**PASSAGE PROVIDED**
On Thu, 3 Aug 2023, Matthew Malcomson wrote:

> > 
> > I think this is undesriable.  With fused you mean we use FMA?
> > I think you could use -ffp-contract=off for the TU instead.
> > 
> > Note you can't use __attribute__((noinline)) literally since the
> > host compiler might not support this.
> > 
> > Richard.
> > 
> 
> 
> Trying to make the timevar store integral time intervals.
> Hope this is acceptable -- I had originally planned to use
> `-ffp-contract` as agreed until I saw the email mentioning the old x86
> bug in the same area which was not to do with floating point contraction
> of operations (PR 99903) and figured it would be better to try and solve
> both at the same time while making things in general a bit more robust.

**EXERCISE REQUIREMENTS**
1. Swap "FMA" for "fused multiply-add" in the email reply about timevar, and give back the part that begins at the words "On Thu, 3 Aug" and stops after "the TU instead.".
2. Write the next part of the email reply about timevar, picking up after its last sentence.

Spatial question records
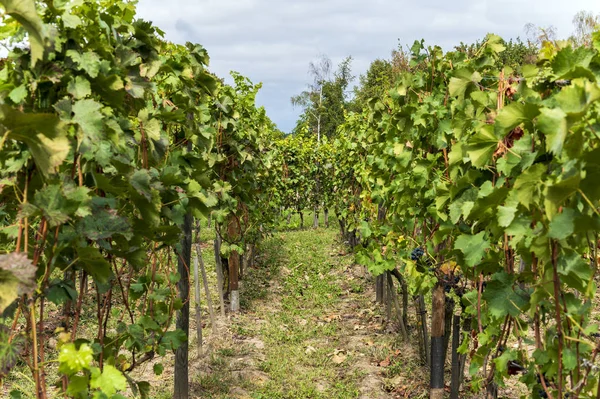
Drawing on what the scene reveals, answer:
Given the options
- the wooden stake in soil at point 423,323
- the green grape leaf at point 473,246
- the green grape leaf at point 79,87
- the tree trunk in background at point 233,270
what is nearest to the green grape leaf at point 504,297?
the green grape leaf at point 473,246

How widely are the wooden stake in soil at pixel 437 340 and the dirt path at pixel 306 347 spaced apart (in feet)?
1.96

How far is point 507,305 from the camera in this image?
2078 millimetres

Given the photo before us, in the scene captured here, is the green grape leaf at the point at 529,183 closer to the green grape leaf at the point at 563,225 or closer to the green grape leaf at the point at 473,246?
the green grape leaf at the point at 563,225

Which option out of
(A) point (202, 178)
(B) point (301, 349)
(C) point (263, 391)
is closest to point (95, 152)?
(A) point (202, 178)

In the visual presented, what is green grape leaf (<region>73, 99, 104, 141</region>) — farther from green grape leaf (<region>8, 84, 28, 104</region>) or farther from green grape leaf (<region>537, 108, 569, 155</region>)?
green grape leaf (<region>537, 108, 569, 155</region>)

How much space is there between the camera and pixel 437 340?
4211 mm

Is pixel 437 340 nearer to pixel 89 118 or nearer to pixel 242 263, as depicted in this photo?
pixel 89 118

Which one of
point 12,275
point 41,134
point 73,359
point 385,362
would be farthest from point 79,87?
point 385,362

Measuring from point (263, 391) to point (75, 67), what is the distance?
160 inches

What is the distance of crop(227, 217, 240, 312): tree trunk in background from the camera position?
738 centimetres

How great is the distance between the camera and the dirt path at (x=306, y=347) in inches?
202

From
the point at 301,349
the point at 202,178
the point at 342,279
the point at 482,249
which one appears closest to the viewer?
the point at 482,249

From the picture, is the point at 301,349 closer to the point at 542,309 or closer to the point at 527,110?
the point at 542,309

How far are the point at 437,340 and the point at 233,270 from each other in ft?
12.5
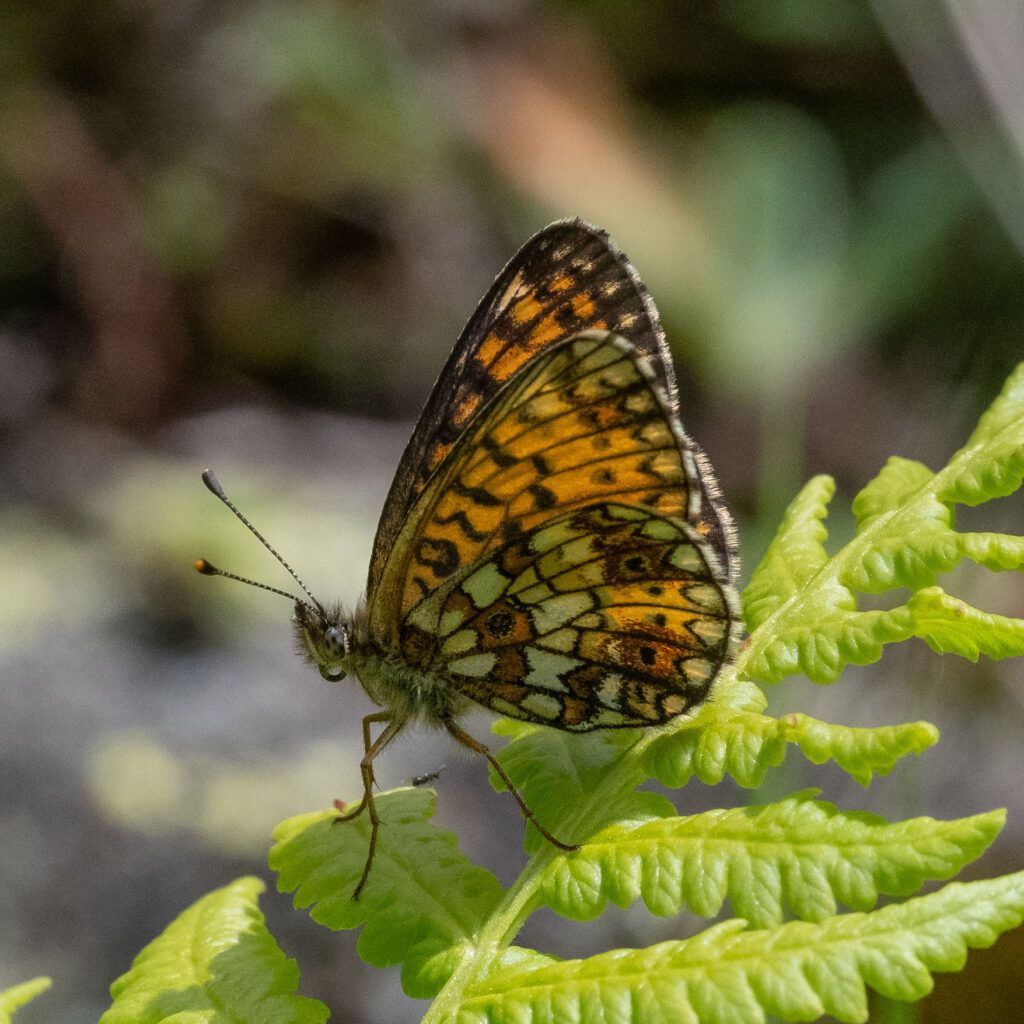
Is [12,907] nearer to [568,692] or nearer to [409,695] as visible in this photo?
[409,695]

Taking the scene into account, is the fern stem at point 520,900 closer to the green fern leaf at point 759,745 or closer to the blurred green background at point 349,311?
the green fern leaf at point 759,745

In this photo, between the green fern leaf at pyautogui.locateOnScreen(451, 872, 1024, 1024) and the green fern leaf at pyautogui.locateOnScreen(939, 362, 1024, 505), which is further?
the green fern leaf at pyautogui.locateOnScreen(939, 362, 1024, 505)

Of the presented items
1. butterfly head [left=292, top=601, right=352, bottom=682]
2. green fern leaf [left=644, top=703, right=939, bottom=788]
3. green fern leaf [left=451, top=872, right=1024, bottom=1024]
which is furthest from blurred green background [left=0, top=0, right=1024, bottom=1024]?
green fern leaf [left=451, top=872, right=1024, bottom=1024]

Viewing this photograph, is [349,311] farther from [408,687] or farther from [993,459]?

**ANSWERS IN ORDER**
1.
On Thu, 3 Aug 2023, Matthew Malcomson wrote:

> > 
> > I think this is undesriable.  With fused you mean we use fused multiply-add?
> > I think you could use -ffp-contract=off for the TU instead.

2.
> ________________________________________________________________________
> 
> 
> On some AArch64 bootstrapped builds, we were getting a flaky test
> because the floating point operations in `get_time` were being fused
> with the floating point operations in `timevar_accumulate`.
> 
> This meant that the rounding behaviour of our multiplication with
> `ticks_to_msec` was different when used in `timer::start` and when
> performed in `timer::stop`.  These extra inaccuracies led to the
> testcase `g++.dg/ext/timevar1.C` being flaky on some hardware.
> 
> ------------------------------
> Avoiding the inlining which was agreed to be undesirable.  Three
> alternative approaches:
> 1) Use `-ffp-contract=on` to avoid this particular optimisation.
> 2) Adjusting the code so that the "tolerance" is always of the order of
>    a "tick".
> 3) Recording times and elapsed differences in integral values.
>    - Could be in terms of a standard measurement (e.g. nanoseconds or
>      microseconds).
>    - Could be in terms of whatever integral value ("ticks" /
>      seconds&microseconds / "clock ticks") is returned from the syscall
>      chosen at configure time.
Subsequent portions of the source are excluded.